■ **EXERCISE PROMPT**: Copy each of the rows below word for word, leaving out the pictures.
--- Begin ---
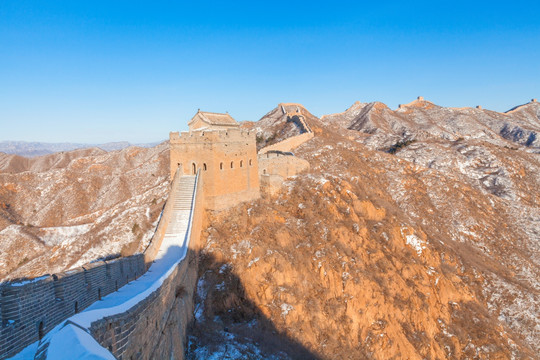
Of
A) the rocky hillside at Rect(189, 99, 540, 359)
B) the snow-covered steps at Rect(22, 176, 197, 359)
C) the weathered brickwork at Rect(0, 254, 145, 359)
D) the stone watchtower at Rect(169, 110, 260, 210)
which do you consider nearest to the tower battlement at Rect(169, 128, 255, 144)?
the stone watchtower at Rect(169, 110, 260, 210)

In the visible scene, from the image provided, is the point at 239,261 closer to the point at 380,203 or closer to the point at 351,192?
the point at 351,192

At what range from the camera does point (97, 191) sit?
45.3m

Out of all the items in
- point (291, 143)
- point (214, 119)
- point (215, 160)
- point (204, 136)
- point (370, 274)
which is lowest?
point (370, 274)

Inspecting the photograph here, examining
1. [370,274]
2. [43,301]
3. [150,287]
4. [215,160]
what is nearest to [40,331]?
[43,301]

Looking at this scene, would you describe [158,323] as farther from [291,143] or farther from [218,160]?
[291,143]

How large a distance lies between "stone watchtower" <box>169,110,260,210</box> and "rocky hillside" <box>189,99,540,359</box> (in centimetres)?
121

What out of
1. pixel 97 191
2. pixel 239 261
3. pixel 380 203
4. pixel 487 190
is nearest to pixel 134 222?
pixel 239 261

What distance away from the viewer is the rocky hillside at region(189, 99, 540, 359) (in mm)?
15352

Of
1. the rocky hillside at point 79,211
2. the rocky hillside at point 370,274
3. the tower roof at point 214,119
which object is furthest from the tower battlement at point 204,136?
the rocky hillside at point 79,211

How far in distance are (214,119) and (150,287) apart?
724 inches

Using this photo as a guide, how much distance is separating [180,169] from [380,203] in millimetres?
16277

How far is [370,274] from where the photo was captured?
61.3ft

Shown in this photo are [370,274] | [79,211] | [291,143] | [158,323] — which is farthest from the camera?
[79,211]

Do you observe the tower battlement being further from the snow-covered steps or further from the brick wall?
the brick wall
--- End ---
■ **FINISHED TASK**:
Of
A) the rocky hillside at Rect(189, 99, 540, 359)
B) the snow-covered steps at Rect(22, 176, 197, 359)
C) the weathered brickwork at Rect(0, 254, 145, 359)
D) the stone watchtower at Rect(169, 110, 260, 210)
which do you consider nearest to the tower battlement at Rect(169, 128, 255, 144)?
the stone watchtower at Rect(169, 110, 260, 210)

In the visible scene, from the image provided, is the point at 239,261 closer to the point at 380,203 or closer to the point at 351,192?
the point at 351,192

At what range from the camera does point (97, 191) sit?
45.3m

Out of all the items in
- point (291, 143)
- point (214, 119)
- point (215, 160)
- point (204, 136)
- point (370, 274)
which is lowest?
point (370, 274)

Inspecting the photograph here, examining
1. [370,274]
2. [43,301]
3. [150,287]
4. [215,160]
what is nearest to [40,331]?
[43,301]

Looking at this scene, would you describe [158,323] as farther from [291,143] or farther from [218,160]?
[291,143]

How large a distance lies between "stone watchtower" <box>169,110,260,210</box> and "rocky hillside" <box>189,99,540,359</box> (in centimetres)?
121

What out of
1. pixel 97 191
2. pixel 239 261
3. pixel 380 203
4. pixel 487 190
is nearest to pixel 134 222?
pixel 239 261

What distance away from the viewer is the rocky hillside at region(189, 99, 540, 359) (in mm)?
15352

Of
1. the rocky hillside at point 79,211
2. the rocky hillside at point 370,274
3. the tower roof at point 214,119
which object is furthest from the tower battlement at point 204,136?
the rocky hillside at point 79,211

How far in distance are (214,119) and (150,287) apart?
724 inches

Using this photo as a guide, how much distance is separating [180,169] from [380,203] in millimetres?
16277

How far is [370,274] from where the photo was captured?
61.3ft

Shown in this photo are [370,274] | [79,211] | [291,143] | [158,323] — which is farthest from the camera?
[79,211]

Do you observe the tower battlement being further from the snow-covered steps or further from the brick wall?
the brick wall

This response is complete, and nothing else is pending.